-- Begin PAGE EXCERPT --
# Making Mortises in the Face of a Board



## Jmpreiks (Jan 2, 2012)

Hi All,

I am new to this forum, but I am hoping you can give me some pointers on how to setup and make a bunch of various shaped mortises for a children's front-facing rack bookshelf I am working on.

I have attached a couple of sketches for reference. I am most concerned with how to get both sides to match so I can actually assemble it (particularly the ones that are on an angle).

I have already made a basic jig to cut a mortise for a single one of the rounded rails, but I don't have a good way to make sure the other side is at the same angle and positioning.

Any tips would be greatly appreciated since I haven't done anything like this before.

Thanks!
Justin


----------



## jschaben (Jun 21, 2009)

Jmpreiks said:


> Hi All,
> 
> I am new to this forum, but I am hoping you can give me some pointers on how to setup and make a bunch of various shaped mortises for a children's front-facing rack bookshelf I am working on.
> 
> ...


Hi Justin - Welcome to the forum
I hope you have more pictures than that to work with, there seems to be some significant measurements missing from what I could see. 
The approach I would make would be to make templates That would reference the top and backs of the sides. One template could cover the two oval and the inverted "L", another could cover the things on the base. Maybe make a couple of story sticks to make sure they get to the same spot on both sides.


----------



## rwl7532 (Sep 8, 2011)

OK, I've never done a mortise and this is only my opinion.

The bookcase presented looks like just a few books or magazines would be in the shelves. Why not just doweling to connect the rails to the sides and glue?

If the structure was for climbing, then I would understand the need for mortises.

****
These are through mortises? If so, clamp the sides together and do each mortise all the way through both pieces at once.


----------



## jw2170 (Jan 24, 2008)

Hi Justin,

Welcome to the forum.

Based on the sketches, I would agree with John. A template will make for a more consistent measurements to both sides of the book case


----------



## LexB (Apr 12, 2010)

I would make a full-size template from MDF, and use it for both plunging the mortises (using a straight or spiral bit with a guide bushing), and shaping the curved fronts (using a flush-trim bit). To size the mortises on the template correctly, they need to be slightly larger than the straight bit that you'll plunge the mortises with (exactly the difference in diameter between the guide bushing and the straight bit). For example, if you are using a 1/2-inch straight bit and a 5/8-inch guide bushing, then the mortise in the MDF template needs to be 1/8-inch larger than the desired mortise in the workpiece. If you take care making the template, then you'll just flip it when you do the other side piece and you'll have a perfect mirror image.


----------



## waho6o9 (Apr 4, 2010)

Festool's Domino would be perfect for this application.


----------



## Mike (Nov 22, 2004)

Justin, a full sized template is the easiest way to go. I would use 1/4" Masonite or Baltic birch plywood. You make your layout once and then fasten it to one side and make your cuts. Flip the template, fasten it to the other side and make those cuts. You will want the template to extend past the end of the wood by at least an inch. This is so you can easily get on and off the template leaving nice clean cuts on the wood. I have built many magazine racks in different styles for a couple magazine distribution companies. I suggest that you build at least 4 of these racks. It never fails when people see them they want one. Save and label your template with the guide bushing sizes and bits used. Odds are you will be building more.
-- End PAGE EXCERPT --
GIVEN TASK A - Could you reproduce word for word the part of the mortise thread that begins at the words "I have already" and stops after "like this before."?
The mortise thread and the listing come from different sources.
-- Begin SUPPLIED RECORDS --
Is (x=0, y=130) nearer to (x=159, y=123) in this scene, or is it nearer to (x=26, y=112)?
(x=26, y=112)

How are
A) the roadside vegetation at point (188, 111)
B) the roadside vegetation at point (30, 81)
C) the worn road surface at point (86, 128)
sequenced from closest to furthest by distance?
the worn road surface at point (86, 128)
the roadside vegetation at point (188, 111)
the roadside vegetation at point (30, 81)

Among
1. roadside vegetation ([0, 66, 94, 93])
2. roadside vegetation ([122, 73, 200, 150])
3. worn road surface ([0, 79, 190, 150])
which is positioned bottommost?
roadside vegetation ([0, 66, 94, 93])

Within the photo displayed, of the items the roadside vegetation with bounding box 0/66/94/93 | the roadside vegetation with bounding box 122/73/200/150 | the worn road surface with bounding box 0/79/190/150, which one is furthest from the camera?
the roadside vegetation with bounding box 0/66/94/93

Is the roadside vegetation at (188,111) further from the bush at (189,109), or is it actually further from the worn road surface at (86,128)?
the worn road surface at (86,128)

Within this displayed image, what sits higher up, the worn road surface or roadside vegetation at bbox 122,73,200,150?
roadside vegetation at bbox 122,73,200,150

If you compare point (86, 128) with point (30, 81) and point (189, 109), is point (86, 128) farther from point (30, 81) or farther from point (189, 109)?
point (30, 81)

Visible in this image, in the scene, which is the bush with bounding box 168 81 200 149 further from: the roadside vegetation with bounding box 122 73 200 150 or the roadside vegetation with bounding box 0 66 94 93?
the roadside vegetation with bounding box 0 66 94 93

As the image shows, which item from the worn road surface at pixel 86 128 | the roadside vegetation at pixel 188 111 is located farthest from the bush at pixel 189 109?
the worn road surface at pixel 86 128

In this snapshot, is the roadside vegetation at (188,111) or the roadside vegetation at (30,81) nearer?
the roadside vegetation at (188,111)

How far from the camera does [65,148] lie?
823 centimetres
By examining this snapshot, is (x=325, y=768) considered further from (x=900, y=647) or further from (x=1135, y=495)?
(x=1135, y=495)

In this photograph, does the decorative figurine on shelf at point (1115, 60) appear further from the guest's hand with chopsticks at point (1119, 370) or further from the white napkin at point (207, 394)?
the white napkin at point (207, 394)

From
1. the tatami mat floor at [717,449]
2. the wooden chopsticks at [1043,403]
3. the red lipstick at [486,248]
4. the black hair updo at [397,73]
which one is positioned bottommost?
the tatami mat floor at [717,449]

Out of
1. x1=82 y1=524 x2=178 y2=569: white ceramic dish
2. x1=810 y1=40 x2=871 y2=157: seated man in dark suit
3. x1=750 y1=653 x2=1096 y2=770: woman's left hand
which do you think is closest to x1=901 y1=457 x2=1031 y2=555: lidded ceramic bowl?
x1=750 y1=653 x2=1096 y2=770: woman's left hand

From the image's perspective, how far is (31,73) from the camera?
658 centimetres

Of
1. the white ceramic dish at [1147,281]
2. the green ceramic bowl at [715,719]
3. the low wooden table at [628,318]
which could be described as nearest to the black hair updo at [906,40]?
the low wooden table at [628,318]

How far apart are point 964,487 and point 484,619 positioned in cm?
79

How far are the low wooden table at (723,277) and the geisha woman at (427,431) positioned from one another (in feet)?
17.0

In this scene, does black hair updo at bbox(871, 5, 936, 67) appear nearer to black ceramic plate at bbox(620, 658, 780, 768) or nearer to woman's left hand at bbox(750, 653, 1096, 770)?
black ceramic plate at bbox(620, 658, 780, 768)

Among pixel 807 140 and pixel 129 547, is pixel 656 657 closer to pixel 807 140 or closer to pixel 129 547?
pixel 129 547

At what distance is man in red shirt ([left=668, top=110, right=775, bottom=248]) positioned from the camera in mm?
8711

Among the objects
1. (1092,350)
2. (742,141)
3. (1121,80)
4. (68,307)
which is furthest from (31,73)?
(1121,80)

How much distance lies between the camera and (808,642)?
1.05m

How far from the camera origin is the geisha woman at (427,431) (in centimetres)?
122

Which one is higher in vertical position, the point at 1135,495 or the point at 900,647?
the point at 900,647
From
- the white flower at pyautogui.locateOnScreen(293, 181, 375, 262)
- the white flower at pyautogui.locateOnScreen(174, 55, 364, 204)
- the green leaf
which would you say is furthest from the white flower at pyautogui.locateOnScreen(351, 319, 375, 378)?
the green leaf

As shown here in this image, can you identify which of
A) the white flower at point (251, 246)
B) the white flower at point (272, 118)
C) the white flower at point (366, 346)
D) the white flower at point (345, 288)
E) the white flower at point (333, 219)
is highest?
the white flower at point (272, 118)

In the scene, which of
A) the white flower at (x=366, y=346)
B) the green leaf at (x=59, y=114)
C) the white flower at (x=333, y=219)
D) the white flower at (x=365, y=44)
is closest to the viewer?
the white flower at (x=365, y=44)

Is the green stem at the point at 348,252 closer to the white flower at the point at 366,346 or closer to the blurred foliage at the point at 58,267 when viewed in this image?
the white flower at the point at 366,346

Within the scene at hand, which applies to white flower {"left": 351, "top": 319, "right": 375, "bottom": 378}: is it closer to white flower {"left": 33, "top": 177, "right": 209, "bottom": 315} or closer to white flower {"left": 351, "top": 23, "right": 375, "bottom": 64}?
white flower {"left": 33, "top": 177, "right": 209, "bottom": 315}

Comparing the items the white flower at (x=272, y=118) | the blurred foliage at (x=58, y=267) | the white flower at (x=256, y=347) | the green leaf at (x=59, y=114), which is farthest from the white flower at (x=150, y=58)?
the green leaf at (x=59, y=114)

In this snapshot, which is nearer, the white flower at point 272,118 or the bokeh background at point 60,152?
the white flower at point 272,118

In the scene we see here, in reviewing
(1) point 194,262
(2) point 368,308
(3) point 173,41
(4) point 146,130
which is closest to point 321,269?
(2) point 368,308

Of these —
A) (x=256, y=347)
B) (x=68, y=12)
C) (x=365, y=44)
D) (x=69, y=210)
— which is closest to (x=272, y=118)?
-- End SUPPLIED RECORDS --
GIVEN TASK B - Which lines of the listing contain the word "table"? Copy every one of them.

OUTPUT A -
I have already made a basic jig to cut a mortise for a single one of the rounded rails, but I don't have a good way to make sure the other side is at the same angle and positioning.

Any tips would be greatly appreciated since I haven't done anything like this before.

OUTPUT B -
3. the low wooden table at [628,318]
the low wooden table at [628,318]
How far are the low wooden table at (723,277) and the geisha woman at (427,431) positioned from one another (in feet)?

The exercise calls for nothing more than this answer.